Begin at the line that holds "144, 369, 235)?" and copy each line exactly until the data below ends, including that last line but no pictures.

◆ **Spatial relationship records**
%%
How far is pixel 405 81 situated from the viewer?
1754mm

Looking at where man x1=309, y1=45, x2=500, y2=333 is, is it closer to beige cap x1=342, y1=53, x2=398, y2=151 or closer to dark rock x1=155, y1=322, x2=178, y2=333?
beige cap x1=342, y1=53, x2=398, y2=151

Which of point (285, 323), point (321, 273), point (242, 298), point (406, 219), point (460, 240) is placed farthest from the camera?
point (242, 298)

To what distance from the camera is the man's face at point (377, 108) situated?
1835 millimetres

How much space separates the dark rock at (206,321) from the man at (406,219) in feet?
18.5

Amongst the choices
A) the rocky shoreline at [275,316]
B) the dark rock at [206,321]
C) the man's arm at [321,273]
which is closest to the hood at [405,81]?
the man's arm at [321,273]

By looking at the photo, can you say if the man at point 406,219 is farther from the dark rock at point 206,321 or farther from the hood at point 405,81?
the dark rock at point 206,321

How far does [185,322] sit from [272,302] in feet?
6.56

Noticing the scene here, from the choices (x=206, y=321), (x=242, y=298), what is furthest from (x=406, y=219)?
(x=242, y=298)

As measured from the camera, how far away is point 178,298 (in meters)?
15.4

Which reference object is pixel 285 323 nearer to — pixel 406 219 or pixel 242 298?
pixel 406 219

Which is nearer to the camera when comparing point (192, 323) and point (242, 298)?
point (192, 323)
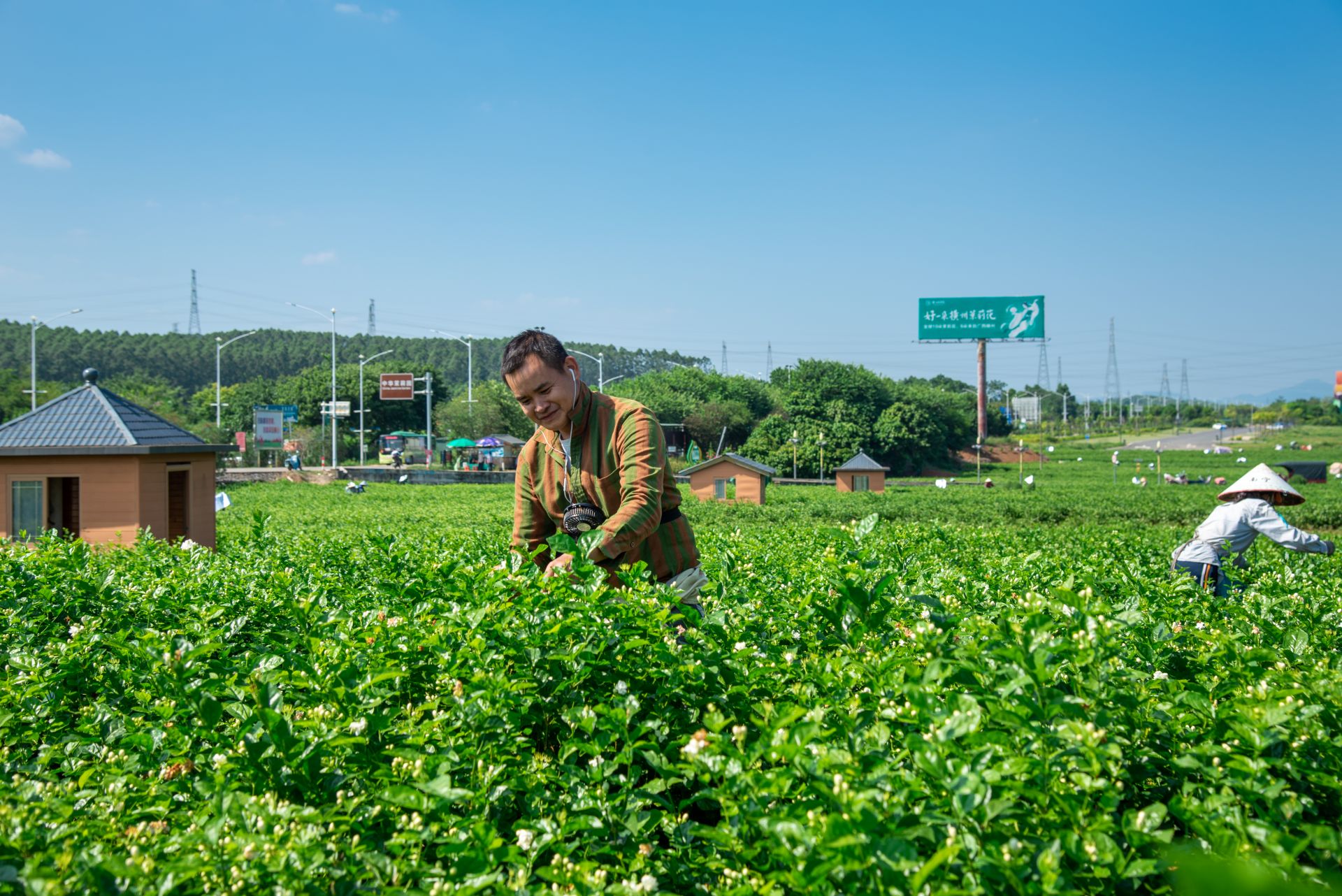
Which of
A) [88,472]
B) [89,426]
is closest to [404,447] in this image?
[89,426]

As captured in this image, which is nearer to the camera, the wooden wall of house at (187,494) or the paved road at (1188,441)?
the wooden wall of house at (187,494)

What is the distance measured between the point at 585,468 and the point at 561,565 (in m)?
0.80

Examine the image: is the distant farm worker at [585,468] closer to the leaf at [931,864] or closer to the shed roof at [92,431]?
the leaf at [931,864]

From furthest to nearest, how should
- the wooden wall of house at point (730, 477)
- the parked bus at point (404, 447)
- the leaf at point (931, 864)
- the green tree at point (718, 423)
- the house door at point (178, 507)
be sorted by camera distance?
the green tree at point (718, 423)
the parked bus at point (404, 447)
the wooden wall of house at point (730, 477)
the house door at point (178, 507)
the leaf at point (931, 864)

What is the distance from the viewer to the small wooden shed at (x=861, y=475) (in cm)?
3500

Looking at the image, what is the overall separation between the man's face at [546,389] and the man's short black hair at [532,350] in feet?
0.06

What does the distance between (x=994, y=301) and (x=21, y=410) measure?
68185mm

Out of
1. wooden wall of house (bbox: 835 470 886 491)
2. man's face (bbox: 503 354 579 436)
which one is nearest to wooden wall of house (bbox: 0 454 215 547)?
man's face (bbox: 503 354 579 436)

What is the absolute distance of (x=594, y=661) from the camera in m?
2.71

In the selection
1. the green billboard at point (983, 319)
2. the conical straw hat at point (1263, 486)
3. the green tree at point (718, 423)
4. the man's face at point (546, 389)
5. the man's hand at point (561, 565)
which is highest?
the green billboard at point (983, 319)

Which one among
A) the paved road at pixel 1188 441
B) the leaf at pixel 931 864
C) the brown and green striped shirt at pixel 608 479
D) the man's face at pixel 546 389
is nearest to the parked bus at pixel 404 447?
the brown and green striped shirt at pixel 608 479

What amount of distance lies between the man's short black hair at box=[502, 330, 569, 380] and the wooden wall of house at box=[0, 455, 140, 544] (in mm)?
11624

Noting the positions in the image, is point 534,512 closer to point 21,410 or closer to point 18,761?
point 18,761

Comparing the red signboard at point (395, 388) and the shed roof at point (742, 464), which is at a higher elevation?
the red signboard at point (395, 388)
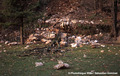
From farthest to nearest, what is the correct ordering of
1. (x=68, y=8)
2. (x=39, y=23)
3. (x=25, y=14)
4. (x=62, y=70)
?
(x=68, y=8) → (x=39, y=23) → (x=25, y=14) → (x=62, y=70)

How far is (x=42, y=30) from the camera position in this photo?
16.7 m

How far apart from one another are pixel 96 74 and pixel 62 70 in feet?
3.32

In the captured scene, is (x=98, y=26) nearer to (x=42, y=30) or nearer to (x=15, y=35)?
(x=42, y=30)

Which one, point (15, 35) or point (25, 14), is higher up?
point (25, 14)

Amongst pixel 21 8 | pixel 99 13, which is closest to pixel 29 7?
pixel 21 8

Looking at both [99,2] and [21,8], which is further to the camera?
[99,2]

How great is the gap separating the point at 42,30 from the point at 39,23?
123 centimetres

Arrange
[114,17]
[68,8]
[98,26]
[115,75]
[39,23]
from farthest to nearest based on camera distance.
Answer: [68,8] < [39,23] < [98,26] < [114,17] < [115,75]

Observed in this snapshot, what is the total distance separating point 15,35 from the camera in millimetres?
16641

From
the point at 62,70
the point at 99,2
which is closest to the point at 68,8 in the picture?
the point at 99,2

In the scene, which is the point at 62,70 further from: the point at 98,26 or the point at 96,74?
the point at 98,26

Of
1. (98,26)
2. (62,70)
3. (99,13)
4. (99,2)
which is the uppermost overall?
(99,2)

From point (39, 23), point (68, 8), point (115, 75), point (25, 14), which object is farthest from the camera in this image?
point (68, 8)

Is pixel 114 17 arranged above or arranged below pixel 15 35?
above
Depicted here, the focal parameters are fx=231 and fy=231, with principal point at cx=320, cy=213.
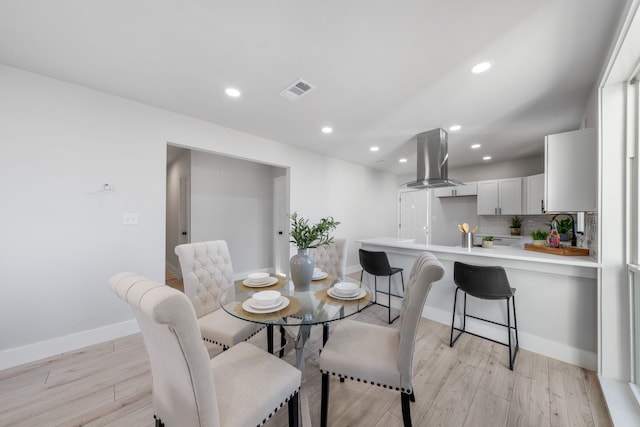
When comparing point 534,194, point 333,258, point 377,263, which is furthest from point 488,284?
point 534,194

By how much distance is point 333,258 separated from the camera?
2744mm

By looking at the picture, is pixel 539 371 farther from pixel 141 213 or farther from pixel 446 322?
pixel 141 213

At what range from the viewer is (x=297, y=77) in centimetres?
204

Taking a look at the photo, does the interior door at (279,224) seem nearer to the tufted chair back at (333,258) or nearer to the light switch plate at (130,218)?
the tufted chair back at (333,258)

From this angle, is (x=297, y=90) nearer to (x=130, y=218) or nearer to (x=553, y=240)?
(x=130, y=218)

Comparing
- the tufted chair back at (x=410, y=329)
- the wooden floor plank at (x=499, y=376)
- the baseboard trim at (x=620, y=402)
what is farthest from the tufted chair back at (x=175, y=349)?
the baseboard trim at (x=620, y=402)

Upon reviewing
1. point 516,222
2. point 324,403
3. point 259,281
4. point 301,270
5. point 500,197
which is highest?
point 500,197

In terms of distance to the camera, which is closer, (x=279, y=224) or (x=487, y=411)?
(x=487, y=411)

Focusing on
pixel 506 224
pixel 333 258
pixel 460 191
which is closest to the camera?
pixel 333 258

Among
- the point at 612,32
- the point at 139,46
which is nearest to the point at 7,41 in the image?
the point at 139,46

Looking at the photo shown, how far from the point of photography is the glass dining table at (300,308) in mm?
1292

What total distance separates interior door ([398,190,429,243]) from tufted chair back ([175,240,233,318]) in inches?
203

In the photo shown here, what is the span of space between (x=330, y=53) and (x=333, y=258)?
201 cm

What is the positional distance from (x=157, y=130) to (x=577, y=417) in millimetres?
4294
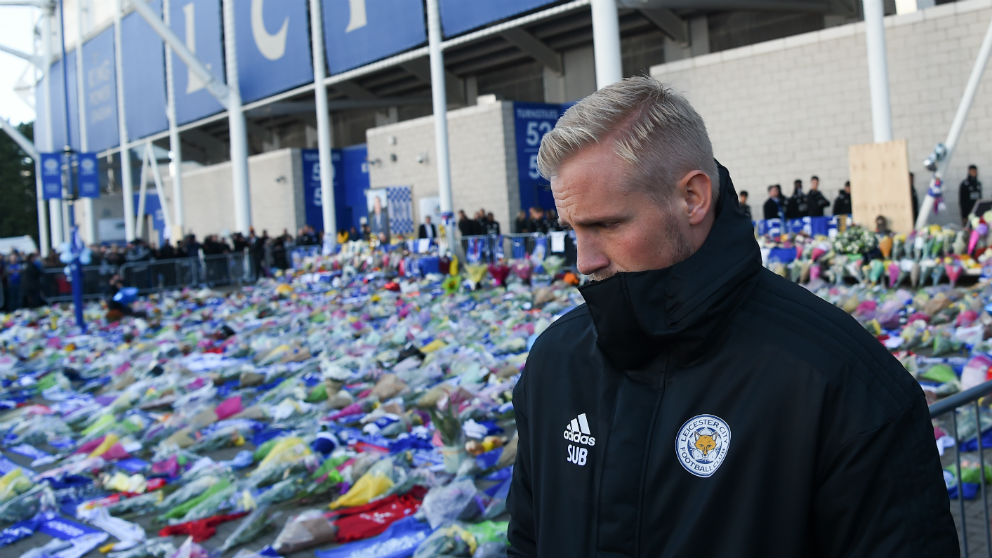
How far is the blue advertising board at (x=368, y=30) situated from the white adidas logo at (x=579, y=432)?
1064 inches

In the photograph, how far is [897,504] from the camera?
4.52ft

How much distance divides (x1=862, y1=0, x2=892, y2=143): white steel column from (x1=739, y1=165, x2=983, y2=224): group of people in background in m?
1.25

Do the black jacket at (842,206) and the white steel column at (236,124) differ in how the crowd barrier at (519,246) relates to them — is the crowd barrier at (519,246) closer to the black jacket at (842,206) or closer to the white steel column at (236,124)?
the black jacket at (842,206)

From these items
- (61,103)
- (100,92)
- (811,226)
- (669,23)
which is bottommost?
(811,226)

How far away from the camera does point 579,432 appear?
1.66 meters

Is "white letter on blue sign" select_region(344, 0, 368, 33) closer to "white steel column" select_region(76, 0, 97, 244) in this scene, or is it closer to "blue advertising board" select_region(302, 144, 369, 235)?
"blue advertising board" select_region(302, 144, 369, 235)

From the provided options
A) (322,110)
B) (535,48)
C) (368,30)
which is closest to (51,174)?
(322,110)

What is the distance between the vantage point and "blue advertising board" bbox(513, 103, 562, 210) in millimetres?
28703

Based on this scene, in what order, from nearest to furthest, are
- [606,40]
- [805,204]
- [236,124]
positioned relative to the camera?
[805,204] < [606,40] < [236,124]

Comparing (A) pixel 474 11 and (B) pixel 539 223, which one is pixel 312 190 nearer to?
(A) pixel 474 11

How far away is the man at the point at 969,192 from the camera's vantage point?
17703 mm

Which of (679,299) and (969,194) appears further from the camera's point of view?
(969,194)

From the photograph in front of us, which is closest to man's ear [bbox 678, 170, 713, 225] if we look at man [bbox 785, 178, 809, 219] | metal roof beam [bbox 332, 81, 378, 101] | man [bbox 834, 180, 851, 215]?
man [bbox 785, 178, 809, 219]

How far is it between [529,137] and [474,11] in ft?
16.1
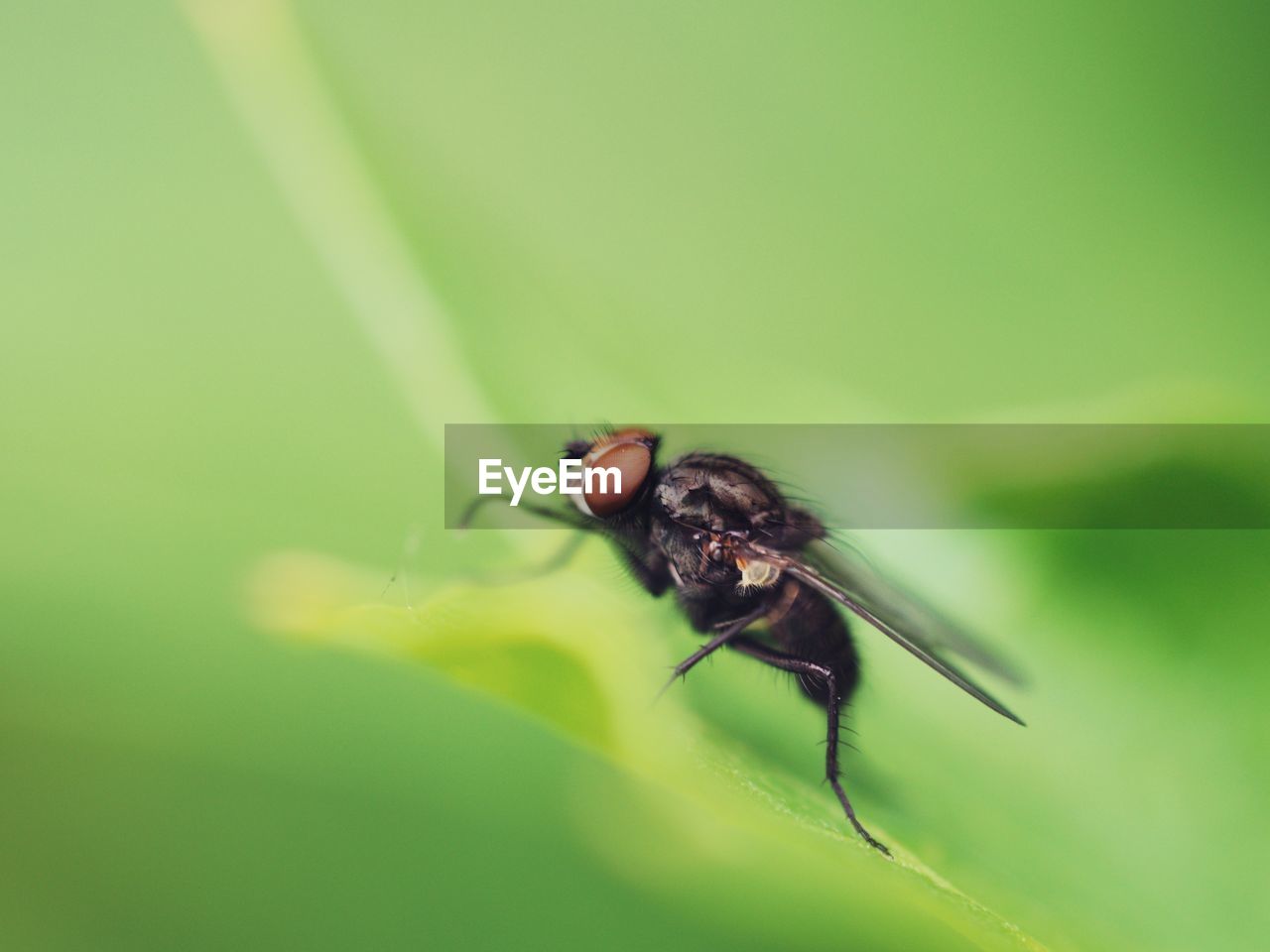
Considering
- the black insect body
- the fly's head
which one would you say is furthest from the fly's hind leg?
%%
◆ **Complete response**
Is "white letter on blue sign" select_region(344, 0, 368, 33) closer to "white steel column" select_region(76, 0, 97, 244) in this scene, or is it closer to "blue advertising board" select_region(302, 144, 369, 235)?
"blue advertising board" select_region(302, 144, 369, 235)

From the provided options
A) (322,110)
B) (535,48)
C) (368,30)
which is closest to (51,174)?
(322,110)

What is the distance between the vantage point and "blue advertising board" bbox(513, 103, 562, 210) in millimetres?
28703

Based on this scene, in what order, from nearest to furthest, are
- [606,40]
- [805,204]
- [236,124]
positioned relative to the camera?
[805,204] < [606,40] < [236,124]

Comparing (A) pixel 474 11 and (B) pixel 539 223, which one is pixel 312 190 nearer to?
(A) pixel 474 11

How far away is the man at the point at 969,192 from the camera's vantage point?
17703 mm

Which of (679,299) and (969,194) appears further from the camera's point of view?
(969,194)

From the photograph in front of us, which is closest to man's ear [bbox 678, 170, 713, 225] if we look at man [bbox 785, 178, 809, 219] | metal roof beam [bbox 332, 81, 378, 101] | man [bbox 834, 180, 851, 215]?
man [bbox 785, 178, 809, 219]

How far is it between [529,137] and [474,11] in ft?
16.1
Considering
- the black insect body
- the fly's head
which one would you say is furthest from the fly's hind leg?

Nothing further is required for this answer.